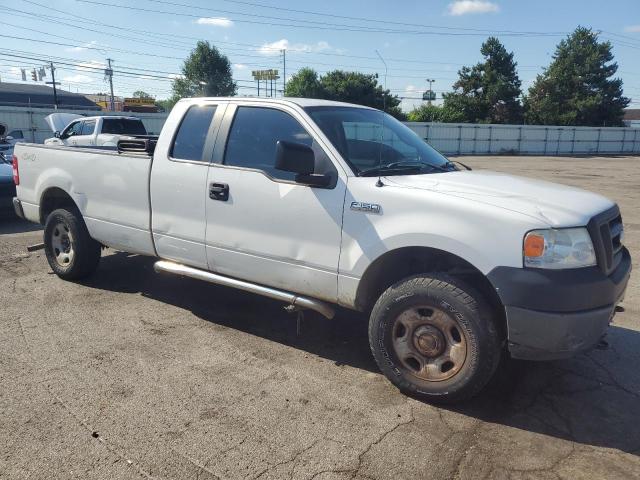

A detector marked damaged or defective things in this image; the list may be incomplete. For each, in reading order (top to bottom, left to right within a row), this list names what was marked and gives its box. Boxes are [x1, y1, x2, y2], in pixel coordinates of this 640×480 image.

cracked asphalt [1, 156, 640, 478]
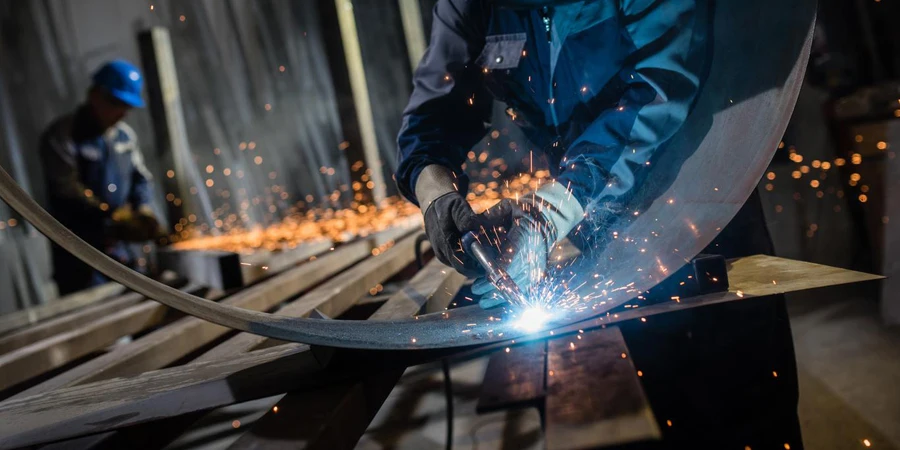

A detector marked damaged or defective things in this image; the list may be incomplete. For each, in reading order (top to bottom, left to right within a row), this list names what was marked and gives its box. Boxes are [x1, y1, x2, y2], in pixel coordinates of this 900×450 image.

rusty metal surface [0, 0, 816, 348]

...

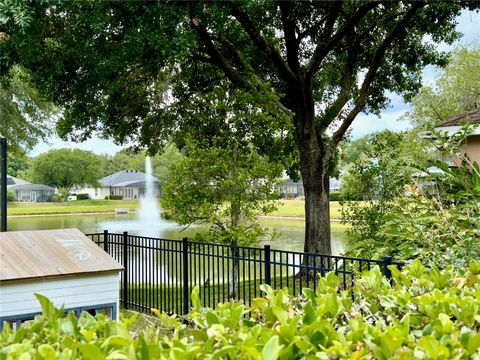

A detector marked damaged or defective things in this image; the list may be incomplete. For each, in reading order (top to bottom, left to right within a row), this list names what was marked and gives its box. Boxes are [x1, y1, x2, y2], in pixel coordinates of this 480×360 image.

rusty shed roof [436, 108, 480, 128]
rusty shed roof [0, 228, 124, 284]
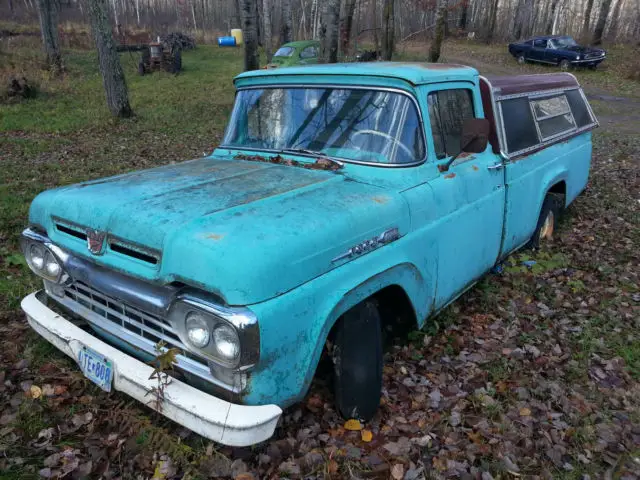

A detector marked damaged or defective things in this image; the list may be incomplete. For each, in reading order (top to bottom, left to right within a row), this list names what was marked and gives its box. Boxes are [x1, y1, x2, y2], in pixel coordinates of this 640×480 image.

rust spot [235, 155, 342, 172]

→ Short exercise:
Please show every line in the rows above that contains the string "order", where uppercase and lowercase count as different.

→ Solution to the exercise:
A detector marked damaged or defective things in this image; the list may be incomplete. For each, in reading order (top to bottom, left to right within a row), this list names what was marked and gives its box. Boxes are [x1, y1, x2, y2], in pixel coordinates of this 640×480 image.
A detector marked damaged or defective things in this image; the list may be incomplete. For each, in reading order (top to bottom, left to right within a row), this list names what was marked and gives its box. Boxes are [x1, y1, x2, y2], in pixel coordinates of this 900×450 image.
A detector marked damaged or defective things in this image; the list may be incomplete. For each, in reading order (top to bottom, left to right within a row), this list names what was marked and gives its box. Boxes are [x1, y1, x2, y2], in pixel coordinates of this 480×360 image.
A detector marked damaged or defective things in this image; the list may be incomplete. For each, in reading order (top to bottom, left to right within a row), this list names what was marked and gives its box. Boxes are [x1, y1, x2, y2], in pixel coordinates of this 640×480 image.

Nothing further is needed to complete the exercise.